Update the listing below by changing each "camera" to "lens" and leaving everything else as it is. Leave the pictures out of your answer.
──────────────────────────────
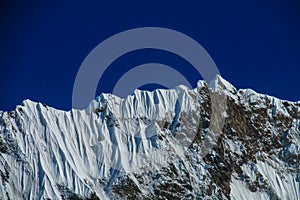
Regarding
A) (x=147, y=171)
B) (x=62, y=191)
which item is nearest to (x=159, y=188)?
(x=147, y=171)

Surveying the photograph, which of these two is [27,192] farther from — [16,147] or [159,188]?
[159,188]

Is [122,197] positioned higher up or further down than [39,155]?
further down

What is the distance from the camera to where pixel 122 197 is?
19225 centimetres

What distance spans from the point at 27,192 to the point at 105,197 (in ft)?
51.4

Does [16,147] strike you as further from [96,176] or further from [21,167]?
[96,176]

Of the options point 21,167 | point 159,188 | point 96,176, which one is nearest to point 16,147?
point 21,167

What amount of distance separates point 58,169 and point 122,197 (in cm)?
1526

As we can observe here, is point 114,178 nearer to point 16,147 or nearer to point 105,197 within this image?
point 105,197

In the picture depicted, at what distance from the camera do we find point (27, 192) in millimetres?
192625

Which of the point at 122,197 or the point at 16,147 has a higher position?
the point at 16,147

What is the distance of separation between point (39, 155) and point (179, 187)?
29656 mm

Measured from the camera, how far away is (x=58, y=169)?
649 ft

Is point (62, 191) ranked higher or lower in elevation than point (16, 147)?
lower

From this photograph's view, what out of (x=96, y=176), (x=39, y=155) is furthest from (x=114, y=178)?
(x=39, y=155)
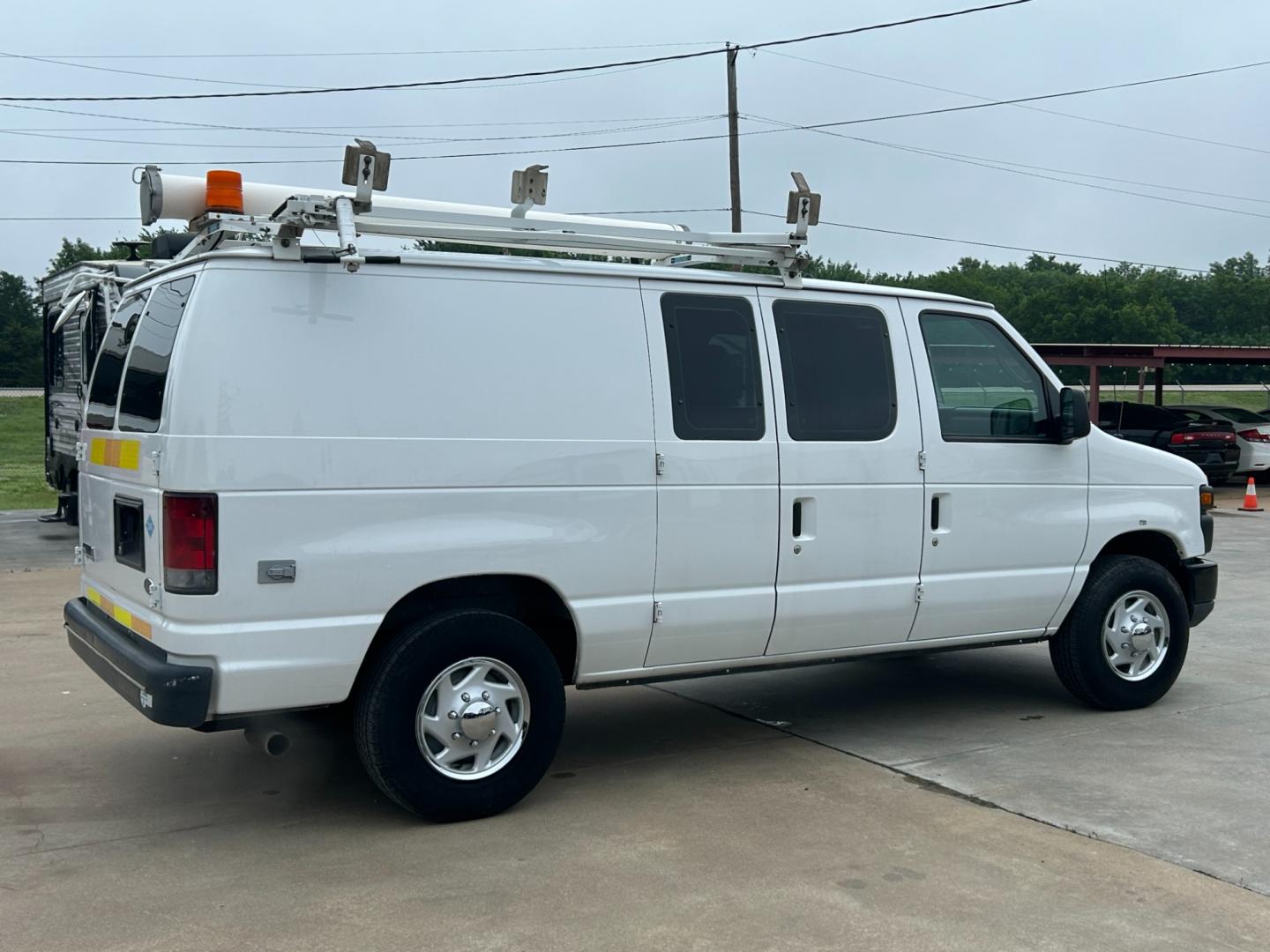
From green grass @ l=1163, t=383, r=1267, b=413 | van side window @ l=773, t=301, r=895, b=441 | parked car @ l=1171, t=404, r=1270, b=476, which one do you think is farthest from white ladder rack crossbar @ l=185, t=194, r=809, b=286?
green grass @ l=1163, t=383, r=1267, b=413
──────────────────────────────
**Correct output**
Regarding
A) (x=147, y=171)
B) (x=62, y=191)
which item is nearest to (x=159, y=188)?
(x=147, y=171)

Surveying the photograph, which of these two is [27,192] farther from — [16,147] or [159,188]?
[159,188]

Is [122,197] positioned higher up or further down than [39,155]?
further down

What is the distance from the lens to where pixel 122 197 is?
19225 centimetres

What distance spans from the point at 27,192 to the point at 105,197 (in ft)?
51.4

Does [16,147] strike you as further from [96,176] or further from [21,167]?
[96,176]

Of the options point 21,167 | point 159,188 | point 96,176, which one is nearest to point 16,147?
point 21,167

What amount of distance separates point 58,169 and point 122,197 (in cm)?
1526

As we can observe here, is point 114,178 nearer to point 16,147 or nearer to point 105,197 within this image?
point 105,197

In the picture depicted, at what distance from the lens do we find point (27, 192) in millimetres?
192625

Which of the point at 122,197 or the point at 16,147 has a higher position?
the point at 16,147

What is the distance of separation between point (39, 155) and point (179, 187)?
29656 mm

Measured from the lens, how far away is (x=58, y=169)?
649 ft

Is point (62, 191) ranked higher or lower in elevation than point (16, 147)?
lower

From this photograph's view, what out of (x=96, y=176), (x=39, y=155) is furthest from (x=114, y=178)?
(x=39, y=155)
From green grass @ l=1163, t=383, r=1267, b=413 | van side window @ l=773, t=301, r=895, b=441 | parked car @ l=1171, t=404, r=1270, b=476, which one do you think is farthest from white ladder rack crossbar @ l=185, t=194, r=809, b=286?
green grass @ l=1163, t=383, r=1267, b=413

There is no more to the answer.